News Release from The Equine Welfare Alliance
Bloody “Red” Ed Butcher Suffers Another Defeat in his Horse Eating Plans
The city of Hardin unanimously passed Ordinance No. 2010-01 that amends the current zoning ordinance to prohibit the slaughter of more than 25 animals in a seven day period. The action effectively bars the building of a slaughter plant in Hardin.
Mayor Kimberly A. Hammond provided the following statement to Equine Welfare Alliance (EWA).
“I have no deluded thoughts or feelings about the need for proper disposal or care of unwanted horses.
As Mayor of a small city, it is my responsibility to make information available to our public, especially when it concerns public safety, health, and how their tax dollars are being spent.

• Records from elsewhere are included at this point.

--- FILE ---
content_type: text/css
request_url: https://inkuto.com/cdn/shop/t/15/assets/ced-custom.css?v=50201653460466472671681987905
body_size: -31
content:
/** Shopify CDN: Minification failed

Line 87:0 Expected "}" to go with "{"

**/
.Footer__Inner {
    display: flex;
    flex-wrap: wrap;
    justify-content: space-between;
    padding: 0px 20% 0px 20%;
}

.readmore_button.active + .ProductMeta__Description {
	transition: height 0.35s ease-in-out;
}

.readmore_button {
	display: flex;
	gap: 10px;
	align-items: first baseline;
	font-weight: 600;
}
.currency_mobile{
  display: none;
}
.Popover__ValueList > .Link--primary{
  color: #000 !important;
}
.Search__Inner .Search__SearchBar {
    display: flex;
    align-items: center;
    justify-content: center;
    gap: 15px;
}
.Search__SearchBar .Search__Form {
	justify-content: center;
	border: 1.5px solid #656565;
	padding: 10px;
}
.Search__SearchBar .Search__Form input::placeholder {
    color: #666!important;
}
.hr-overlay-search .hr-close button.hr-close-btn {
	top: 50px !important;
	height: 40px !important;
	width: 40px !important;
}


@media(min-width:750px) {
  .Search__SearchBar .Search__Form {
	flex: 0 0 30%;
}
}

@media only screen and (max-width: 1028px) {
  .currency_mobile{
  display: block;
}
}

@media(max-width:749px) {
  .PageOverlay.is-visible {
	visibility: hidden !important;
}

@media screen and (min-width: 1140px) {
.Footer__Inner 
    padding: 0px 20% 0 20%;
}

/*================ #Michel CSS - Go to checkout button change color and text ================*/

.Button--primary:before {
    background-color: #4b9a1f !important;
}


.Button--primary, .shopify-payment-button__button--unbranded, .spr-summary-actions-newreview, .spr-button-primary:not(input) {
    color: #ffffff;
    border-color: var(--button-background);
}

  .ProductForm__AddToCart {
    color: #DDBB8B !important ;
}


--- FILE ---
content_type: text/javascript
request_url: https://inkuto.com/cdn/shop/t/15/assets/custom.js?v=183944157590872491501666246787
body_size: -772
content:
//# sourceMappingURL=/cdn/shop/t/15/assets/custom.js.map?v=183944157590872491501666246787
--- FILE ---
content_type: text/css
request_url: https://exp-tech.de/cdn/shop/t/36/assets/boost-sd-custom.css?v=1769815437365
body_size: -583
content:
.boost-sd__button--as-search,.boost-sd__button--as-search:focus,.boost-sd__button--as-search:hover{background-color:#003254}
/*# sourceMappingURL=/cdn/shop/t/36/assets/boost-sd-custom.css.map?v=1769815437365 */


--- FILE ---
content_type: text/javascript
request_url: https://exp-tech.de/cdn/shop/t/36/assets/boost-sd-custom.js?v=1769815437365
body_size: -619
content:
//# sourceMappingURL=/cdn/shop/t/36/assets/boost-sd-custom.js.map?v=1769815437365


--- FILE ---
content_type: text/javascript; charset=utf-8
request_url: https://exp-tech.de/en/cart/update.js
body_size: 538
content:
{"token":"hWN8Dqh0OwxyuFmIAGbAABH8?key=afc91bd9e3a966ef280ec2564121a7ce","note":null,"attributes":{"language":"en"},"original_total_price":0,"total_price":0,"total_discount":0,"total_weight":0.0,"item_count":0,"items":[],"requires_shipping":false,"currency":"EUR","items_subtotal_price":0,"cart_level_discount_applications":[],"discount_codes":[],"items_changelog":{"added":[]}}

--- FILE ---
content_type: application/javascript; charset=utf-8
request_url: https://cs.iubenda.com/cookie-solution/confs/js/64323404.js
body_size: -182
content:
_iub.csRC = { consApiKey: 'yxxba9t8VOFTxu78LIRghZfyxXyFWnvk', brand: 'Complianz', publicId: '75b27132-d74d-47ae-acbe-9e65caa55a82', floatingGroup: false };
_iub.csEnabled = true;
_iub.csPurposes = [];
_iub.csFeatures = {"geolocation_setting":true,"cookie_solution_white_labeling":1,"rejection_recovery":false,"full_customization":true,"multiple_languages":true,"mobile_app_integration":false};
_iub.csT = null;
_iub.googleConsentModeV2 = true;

The way our City Industrial Park is set up, a business is required to hook up to City Water and Sewer. A horse slaughter facility running at 200-400 kills a week would have brought our waste water treatment plant to a screaming halt.
Our City would have been forced to construct a new waste water treatment plant that would capacitate the slaughter facility, at the cost of our tax payers. The City most likely would not have been able to get aid with funding a 6-8 million dollar treatment plant.
I, as Mayor had our City Attorney draft an ordinance that prohibited slaughter houses within the city limits. Upon 1st reading, our city council did not like the verbiage that there would be NO slaughter facilities. They thought it was unfair to the small mom and pop operations that could be looking for a commercial plot. So we changed the language to only prohibit facilities that would kill more than twenty-five animals in a 7 day period.
Our decision was based purely on the adverse impact that a facility of this size and nature would have had on our City Waste Water Treatment Plant.“
Mayor Hammond’s concerns were well placed. Horse slaughter plants are notorious for their waste problems. Horses have almost twice as much blood per pound of body weight as cattle and it has proven very difficult to treat. In the three years Cavel International operated in DeKalb, Illinois, their discharge was in violation every month. The operation moved to Saskatchewan, Canada where it was caught discharging blood into the local river from a tanker truck. That operation was shut down last year because of health violations.
EWA applauds the city of Hardin, Montana for this proactive legislation to preserve the environment of their beautiful city.
The Equine Welfare Alliance is a dues free, umbrella organization with over 100 member organizations. The organization focuses its efforts on the welfare of all equines and the preservation of wild equids.